• [Consigne]: Dans le texte sur Léon Frapié, remplace « Goncourt » par « Femina » et recopie le passage qui commence aux mots « En 1904, il » et s'arrête après « marqué les esprits. ».

• [Extrait du texte]:
En 1904, il fut récompensé par le prix Goncourt (créé deux ans plus tôt) pour son roman « La Maternelle ». On lui doit une vingtaine d’ouvrages, romans ou contes. Quelques écoles primaires, un square et une rue de Paris portent son nom. C’est peu pour Léon Frapié (1863-1949) écrivain très célébré de son vivant, et dont le roman primé inspira le grand dessinateur Poulbot. Il fut le peintre de la pauvreté et le défenseur de la justice sociale. Son témoignage sur la misère à Paris au début du XXe siècle a marqué les esprits.
Nous retrouvons la personnalité de Léon Frapié dans l’article d’une revue féminine «La Femme de France» datée du 18 avril 1926. Le titre est alléchant : «Un intellectuel doit-il prendre pour compagne une femme simple ou une femme cultivée ?»
Pour répondre à cette angoissante question, le journaliste s’adresse avec une certaine déférence à l’écrivain qui a su rester simple et qu’il décrit comme «un homme qui ne cherche pas à se détacher du banal horizon de l’humanité qui marche boit, mange et respire». La réponse de Léon Frapié est plutôt ambiguë : «l’écrivain doit épouser la femme cultivée mais ayant des qualités de cœur et de compréhension» car «la compagne d’un écrivain a une grande influence sur son œuvre». Certes, mais… «l’idéal pour les grands écrivains est que l’épouse se fasse une joie d’être la collaboratrice accomplie tout en étant modeste et effacée» .

[Lignes]
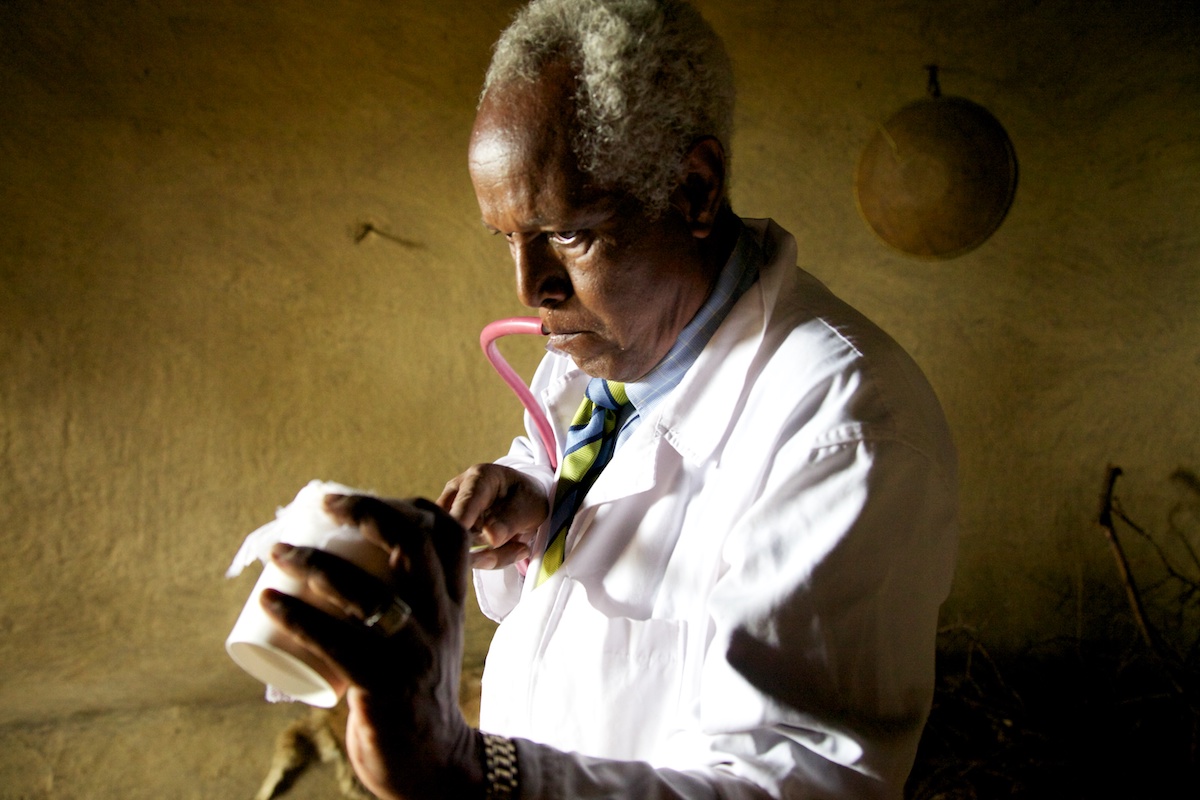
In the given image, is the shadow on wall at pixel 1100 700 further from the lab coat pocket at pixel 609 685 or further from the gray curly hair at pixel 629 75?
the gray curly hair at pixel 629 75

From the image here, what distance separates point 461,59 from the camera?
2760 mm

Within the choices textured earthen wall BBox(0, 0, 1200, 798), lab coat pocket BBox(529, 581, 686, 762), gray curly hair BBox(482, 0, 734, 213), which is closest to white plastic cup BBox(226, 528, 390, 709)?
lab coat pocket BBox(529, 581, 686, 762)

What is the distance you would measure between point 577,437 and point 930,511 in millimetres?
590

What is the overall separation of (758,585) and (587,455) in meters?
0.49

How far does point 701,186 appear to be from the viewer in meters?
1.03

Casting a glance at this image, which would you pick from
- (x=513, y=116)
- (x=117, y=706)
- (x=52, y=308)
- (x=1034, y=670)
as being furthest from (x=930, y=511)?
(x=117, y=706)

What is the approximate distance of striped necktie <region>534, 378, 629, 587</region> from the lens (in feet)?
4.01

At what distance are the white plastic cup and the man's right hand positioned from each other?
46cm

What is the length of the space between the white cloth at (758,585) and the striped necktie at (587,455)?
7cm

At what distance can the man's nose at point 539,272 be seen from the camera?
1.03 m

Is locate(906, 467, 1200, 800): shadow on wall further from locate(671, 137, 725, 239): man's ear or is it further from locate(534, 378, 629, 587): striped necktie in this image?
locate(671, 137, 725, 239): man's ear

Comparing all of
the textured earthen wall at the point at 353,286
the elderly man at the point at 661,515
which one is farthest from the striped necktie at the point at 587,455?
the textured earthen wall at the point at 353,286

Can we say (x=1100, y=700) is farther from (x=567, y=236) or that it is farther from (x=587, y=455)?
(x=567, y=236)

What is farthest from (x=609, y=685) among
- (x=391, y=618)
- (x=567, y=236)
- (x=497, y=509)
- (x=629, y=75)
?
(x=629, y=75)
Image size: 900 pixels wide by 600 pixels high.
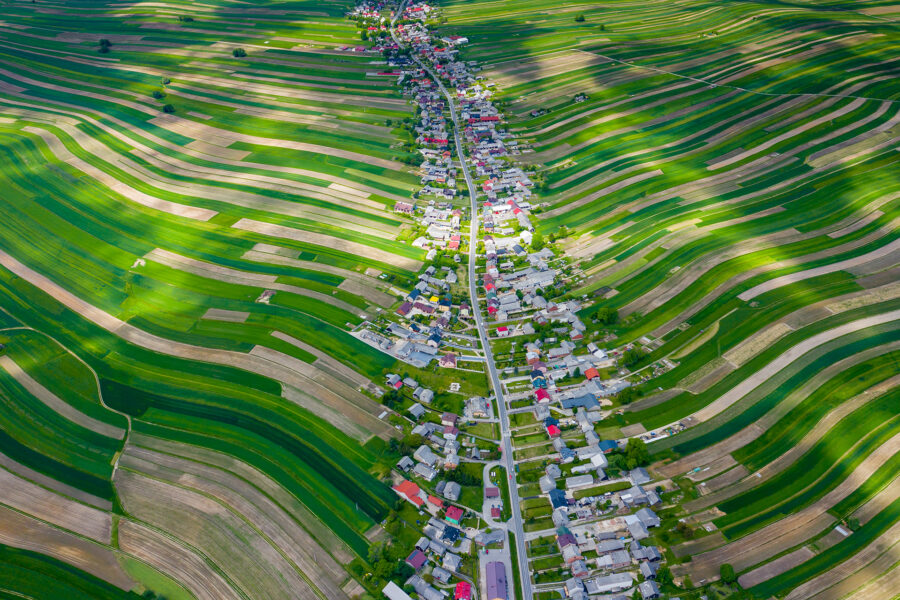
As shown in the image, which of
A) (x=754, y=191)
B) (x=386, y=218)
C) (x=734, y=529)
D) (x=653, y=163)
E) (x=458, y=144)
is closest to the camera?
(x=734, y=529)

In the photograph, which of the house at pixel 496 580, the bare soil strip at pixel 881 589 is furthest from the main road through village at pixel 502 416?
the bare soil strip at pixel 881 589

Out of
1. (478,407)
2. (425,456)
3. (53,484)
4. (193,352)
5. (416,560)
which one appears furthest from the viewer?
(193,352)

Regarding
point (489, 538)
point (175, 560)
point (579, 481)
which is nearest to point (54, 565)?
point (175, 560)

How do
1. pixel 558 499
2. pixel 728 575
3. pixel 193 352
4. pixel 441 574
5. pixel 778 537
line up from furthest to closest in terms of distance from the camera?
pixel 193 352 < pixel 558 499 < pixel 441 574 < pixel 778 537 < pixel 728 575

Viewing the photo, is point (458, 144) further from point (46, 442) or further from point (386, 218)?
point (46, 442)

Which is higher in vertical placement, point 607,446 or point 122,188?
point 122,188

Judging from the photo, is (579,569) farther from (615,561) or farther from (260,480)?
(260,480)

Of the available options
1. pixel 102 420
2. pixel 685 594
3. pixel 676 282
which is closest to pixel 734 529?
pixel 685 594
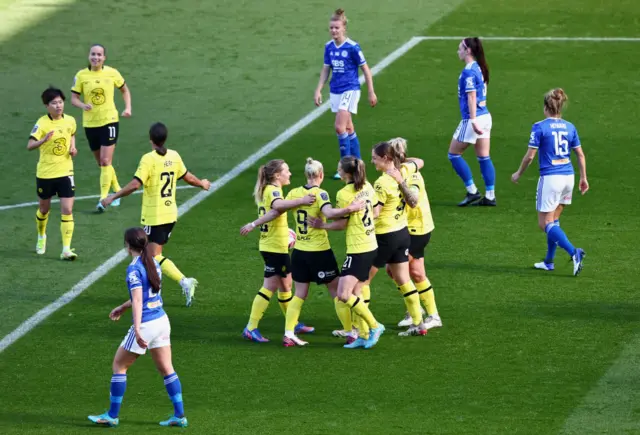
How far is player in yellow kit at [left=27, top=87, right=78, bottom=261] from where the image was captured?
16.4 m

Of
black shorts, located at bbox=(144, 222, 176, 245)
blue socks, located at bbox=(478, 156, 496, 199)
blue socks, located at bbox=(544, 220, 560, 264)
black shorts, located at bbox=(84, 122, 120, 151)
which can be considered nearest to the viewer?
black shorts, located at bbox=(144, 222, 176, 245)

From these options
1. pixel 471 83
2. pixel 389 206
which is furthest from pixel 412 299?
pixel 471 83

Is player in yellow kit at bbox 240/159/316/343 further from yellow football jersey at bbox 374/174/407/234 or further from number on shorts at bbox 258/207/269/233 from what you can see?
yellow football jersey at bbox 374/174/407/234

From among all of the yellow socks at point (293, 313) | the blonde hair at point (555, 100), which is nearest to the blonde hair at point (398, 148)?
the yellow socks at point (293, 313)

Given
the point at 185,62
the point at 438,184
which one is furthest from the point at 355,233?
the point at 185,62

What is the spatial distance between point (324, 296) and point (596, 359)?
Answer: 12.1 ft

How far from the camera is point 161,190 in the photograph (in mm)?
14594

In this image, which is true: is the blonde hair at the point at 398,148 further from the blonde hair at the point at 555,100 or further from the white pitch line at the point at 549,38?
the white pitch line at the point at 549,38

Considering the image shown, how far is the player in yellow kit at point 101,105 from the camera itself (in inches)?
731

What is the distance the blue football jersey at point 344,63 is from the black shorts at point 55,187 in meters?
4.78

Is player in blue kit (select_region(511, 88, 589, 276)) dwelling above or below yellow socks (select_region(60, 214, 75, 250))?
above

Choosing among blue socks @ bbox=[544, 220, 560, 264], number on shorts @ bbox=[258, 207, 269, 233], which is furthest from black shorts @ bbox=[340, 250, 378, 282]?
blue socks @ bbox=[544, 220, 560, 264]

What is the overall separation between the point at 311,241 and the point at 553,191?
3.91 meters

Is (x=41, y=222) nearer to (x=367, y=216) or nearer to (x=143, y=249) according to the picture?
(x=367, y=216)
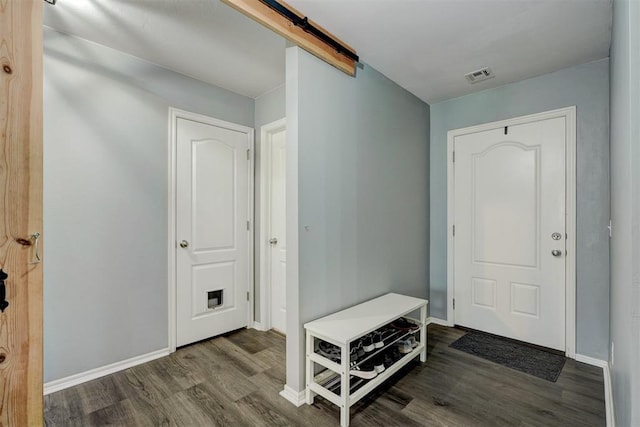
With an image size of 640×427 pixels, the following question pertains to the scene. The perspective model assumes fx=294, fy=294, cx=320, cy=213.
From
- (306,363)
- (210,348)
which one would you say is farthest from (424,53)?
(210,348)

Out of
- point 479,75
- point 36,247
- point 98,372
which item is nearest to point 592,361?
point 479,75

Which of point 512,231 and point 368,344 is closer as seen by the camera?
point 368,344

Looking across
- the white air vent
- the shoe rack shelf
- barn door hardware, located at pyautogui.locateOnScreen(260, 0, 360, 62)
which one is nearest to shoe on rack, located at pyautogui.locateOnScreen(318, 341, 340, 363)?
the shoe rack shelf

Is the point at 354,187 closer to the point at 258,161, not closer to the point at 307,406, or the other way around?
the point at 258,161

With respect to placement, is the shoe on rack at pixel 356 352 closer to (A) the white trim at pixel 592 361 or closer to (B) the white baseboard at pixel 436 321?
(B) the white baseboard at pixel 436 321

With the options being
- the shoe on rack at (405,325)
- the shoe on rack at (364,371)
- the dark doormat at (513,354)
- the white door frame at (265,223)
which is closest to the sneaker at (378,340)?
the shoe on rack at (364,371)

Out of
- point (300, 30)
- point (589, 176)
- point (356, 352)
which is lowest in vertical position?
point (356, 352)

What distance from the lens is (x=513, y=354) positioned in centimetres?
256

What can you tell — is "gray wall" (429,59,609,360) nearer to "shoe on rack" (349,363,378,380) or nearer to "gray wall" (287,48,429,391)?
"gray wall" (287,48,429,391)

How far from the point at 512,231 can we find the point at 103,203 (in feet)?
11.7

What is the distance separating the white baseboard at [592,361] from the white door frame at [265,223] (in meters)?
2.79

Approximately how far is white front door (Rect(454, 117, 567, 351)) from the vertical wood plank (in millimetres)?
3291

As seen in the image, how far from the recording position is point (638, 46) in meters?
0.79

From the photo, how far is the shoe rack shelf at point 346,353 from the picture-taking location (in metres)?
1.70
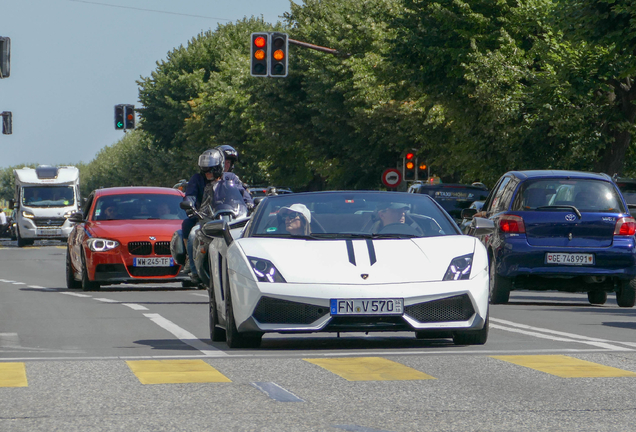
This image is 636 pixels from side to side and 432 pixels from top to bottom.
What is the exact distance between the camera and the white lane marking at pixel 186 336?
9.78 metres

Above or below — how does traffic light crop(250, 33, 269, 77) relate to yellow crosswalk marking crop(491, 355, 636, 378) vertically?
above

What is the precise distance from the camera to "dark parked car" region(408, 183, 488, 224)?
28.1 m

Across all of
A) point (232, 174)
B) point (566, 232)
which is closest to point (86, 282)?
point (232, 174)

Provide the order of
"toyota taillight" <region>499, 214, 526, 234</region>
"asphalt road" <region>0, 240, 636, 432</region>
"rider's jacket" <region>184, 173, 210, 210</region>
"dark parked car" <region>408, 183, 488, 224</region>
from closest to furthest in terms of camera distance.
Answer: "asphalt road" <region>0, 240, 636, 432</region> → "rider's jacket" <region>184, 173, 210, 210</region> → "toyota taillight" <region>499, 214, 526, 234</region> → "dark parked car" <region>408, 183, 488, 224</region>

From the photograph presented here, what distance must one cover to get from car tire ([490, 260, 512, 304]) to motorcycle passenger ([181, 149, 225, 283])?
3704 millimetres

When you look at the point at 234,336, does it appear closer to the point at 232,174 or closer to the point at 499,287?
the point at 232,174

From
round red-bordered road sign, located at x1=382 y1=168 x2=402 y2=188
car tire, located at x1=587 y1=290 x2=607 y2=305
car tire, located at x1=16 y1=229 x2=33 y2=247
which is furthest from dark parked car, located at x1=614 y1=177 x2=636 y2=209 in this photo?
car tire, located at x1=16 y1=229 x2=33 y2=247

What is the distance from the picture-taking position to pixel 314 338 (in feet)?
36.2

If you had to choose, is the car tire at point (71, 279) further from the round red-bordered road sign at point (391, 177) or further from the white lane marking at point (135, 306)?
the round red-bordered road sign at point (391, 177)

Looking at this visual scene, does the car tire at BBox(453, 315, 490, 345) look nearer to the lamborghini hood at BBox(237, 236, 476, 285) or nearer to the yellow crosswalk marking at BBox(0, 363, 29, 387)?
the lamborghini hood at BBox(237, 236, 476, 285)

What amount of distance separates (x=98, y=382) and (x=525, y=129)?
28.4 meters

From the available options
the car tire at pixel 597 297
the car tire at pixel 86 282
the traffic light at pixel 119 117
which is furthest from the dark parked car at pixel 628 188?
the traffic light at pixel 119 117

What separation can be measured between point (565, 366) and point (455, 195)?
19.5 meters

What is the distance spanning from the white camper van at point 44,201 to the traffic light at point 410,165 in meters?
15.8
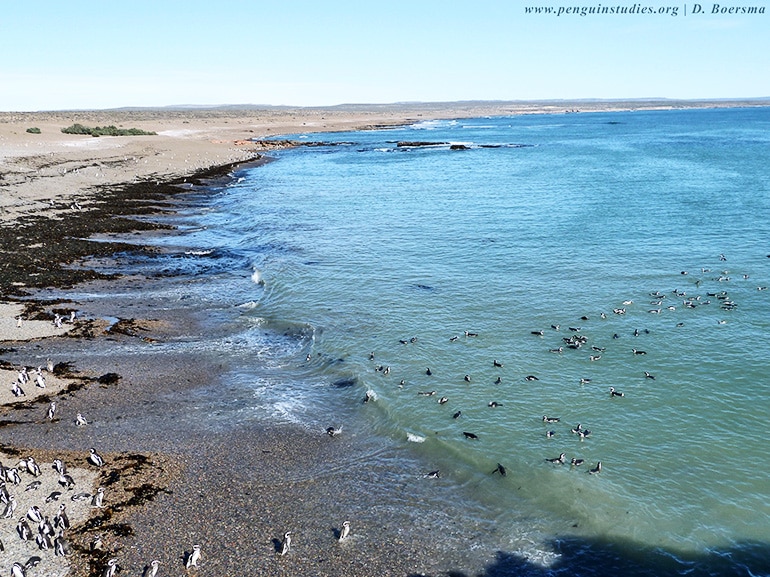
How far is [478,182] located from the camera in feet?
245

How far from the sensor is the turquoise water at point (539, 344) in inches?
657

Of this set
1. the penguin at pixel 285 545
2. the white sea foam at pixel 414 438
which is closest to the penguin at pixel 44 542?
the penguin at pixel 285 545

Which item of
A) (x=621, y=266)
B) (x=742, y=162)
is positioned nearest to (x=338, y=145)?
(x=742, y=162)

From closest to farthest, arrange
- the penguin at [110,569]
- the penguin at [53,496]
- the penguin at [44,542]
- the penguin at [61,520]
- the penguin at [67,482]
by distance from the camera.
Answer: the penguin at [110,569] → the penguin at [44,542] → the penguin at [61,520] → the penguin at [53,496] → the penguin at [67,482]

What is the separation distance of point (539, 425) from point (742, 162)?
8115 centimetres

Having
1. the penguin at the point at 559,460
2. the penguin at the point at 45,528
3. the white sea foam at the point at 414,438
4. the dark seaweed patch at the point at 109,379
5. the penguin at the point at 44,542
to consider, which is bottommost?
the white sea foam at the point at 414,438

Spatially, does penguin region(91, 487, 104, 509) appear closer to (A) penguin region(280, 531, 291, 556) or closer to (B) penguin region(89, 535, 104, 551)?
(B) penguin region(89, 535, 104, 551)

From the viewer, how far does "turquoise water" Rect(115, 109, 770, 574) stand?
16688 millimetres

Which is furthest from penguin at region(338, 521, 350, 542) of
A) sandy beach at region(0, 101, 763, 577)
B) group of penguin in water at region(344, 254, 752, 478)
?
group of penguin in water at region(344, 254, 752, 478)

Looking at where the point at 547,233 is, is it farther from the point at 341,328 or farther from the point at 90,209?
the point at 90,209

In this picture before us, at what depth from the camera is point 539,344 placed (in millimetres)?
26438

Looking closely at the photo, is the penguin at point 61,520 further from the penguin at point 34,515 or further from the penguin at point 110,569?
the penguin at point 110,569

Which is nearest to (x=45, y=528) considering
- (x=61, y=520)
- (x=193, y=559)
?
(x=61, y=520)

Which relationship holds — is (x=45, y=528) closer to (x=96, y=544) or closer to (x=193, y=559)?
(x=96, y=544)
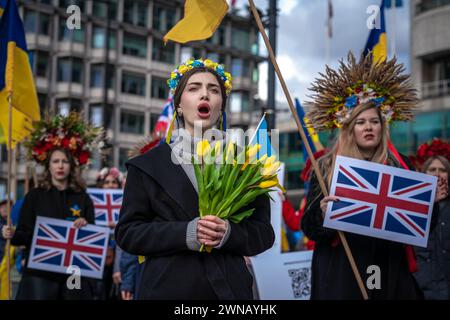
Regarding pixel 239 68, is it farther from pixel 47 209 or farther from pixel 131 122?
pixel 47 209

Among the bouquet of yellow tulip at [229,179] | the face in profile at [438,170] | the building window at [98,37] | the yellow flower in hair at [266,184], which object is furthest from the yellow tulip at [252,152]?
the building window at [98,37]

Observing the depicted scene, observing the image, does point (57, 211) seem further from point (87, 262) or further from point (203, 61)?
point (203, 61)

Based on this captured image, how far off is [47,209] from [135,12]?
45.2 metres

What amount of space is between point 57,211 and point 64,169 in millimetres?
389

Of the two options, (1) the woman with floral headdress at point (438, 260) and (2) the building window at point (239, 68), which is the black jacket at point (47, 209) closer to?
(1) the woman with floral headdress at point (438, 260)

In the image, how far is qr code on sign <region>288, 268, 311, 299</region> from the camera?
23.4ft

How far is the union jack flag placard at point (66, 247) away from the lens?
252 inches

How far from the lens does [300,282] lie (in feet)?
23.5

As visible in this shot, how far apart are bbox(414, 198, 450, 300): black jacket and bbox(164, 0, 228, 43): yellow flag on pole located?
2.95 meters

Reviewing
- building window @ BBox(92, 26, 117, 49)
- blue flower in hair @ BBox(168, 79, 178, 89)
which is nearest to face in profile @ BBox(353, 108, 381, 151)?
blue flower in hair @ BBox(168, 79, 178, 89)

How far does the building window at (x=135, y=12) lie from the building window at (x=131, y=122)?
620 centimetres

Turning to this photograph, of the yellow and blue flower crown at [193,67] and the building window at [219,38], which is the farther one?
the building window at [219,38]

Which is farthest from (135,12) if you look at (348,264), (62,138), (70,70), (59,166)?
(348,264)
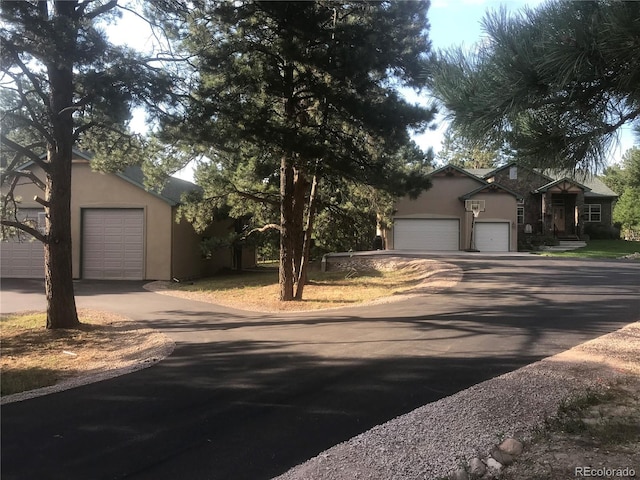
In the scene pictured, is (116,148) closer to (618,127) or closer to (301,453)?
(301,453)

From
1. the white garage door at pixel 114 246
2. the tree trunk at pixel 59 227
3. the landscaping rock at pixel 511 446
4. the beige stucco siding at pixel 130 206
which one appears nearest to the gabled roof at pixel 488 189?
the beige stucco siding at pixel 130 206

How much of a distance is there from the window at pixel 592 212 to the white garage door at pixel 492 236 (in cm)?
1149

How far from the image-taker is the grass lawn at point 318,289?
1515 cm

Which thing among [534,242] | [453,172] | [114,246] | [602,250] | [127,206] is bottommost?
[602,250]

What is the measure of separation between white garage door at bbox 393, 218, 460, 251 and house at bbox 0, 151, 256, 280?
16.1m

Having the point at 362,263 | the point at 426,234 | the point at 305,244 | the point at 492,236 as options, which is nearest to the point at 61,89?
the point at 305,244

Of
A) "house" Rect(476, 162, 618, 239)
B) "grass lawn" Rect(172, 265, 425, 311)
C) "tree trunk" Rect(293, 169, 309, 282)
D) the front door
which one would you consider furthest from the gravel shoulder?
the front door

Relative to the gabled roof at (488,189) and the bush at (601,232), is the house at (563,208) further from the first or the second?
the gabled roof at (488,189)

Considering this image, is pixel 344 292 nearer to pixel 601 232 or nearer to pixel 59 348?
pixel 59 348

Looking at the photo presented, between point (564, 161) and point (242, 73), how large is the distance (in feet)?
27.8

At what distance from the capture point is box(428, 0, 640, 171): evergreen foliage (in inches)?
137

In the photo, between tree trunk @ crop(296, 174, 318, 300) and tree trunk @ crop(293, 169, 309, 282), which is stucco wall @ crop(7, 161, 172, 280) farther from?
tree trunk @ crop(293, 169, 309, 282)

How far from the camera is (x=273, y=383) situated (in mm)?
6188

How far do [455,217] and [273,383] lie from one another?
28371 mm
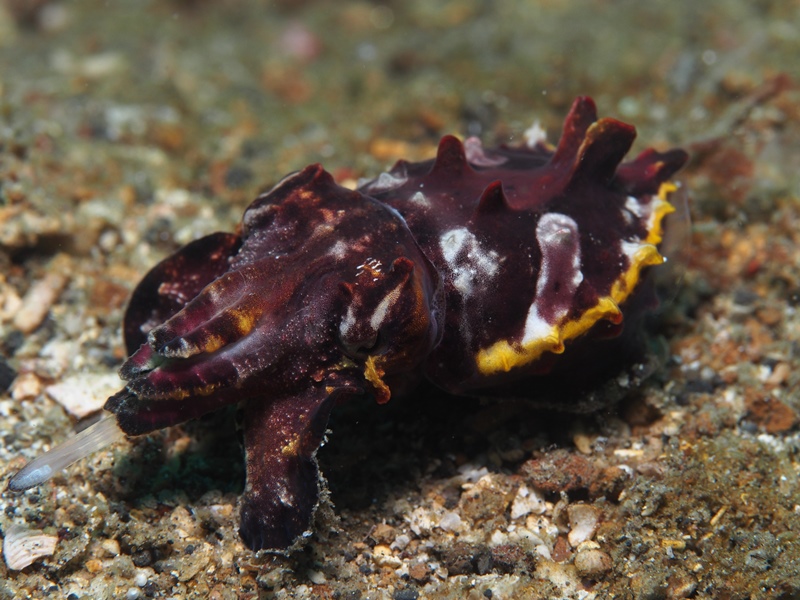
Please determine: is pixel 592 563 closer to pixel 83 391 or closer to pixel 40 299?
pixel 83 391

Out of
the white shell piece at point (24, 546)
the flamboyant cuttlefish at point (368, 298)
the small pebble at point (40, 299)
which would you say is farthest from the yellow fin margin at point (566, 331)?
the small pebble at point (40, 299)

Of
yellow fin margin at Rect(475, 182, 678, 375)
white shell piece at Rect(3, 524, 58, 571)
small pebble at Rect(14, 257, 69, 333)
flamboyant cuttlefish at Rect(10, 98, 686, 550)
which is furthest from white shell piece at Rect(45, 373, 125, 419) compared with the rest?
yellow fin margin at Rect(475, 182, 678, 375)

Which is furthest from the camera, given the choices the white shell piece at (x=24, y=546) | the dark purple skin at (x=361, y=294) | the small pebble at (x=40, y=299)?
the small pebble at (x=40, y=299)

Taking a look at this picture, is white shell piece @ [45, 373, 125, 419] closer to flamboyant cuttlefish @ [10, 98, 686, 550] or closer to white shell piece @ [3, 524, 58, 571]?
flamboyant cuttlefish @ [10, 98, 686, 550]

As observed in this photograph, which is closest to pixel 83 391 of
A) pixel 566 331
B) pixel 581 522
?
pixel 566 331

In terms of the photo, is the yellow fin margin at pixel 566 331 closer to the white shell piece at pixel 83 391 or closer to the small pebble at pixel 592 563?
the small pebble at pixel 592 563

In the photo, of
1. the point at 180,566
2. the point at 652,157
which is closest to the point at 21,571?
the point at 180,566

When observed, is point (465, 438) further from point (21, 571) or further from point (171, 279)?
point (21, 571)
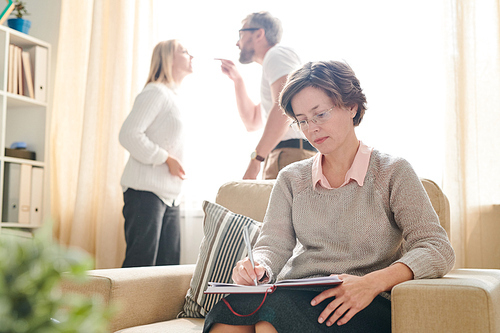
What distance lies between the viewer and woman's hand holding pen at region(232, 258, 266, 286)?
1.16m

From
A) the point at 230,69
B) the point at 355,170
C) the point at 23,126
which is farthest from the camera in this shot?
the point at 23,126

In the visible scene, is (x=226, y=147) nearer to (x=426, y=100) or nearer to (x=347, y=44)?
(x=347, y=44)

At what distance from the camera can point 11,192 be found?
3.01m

• [Corrigé]:
En 1904, il fut récompensé par le prix Femina (créé deux ans plus tôt) pour son roman « La Maternelle ». On lui doit une vingtaine d’ouvrages, romans ou contes. Quelques écoles primaires, un square et une rue de Paris portent son nom. C’est peu pour Léon Frapié (1863-1949) écrivain très célébré de son vivant, et dont le roman primé inspira le grand dessinateur Poulbot. Il fut le peintre de la pauvreté et le défenseur de la justice sociale. Son témoignage sur la misère à Paris au début du XXe siècle a marqué les esprits.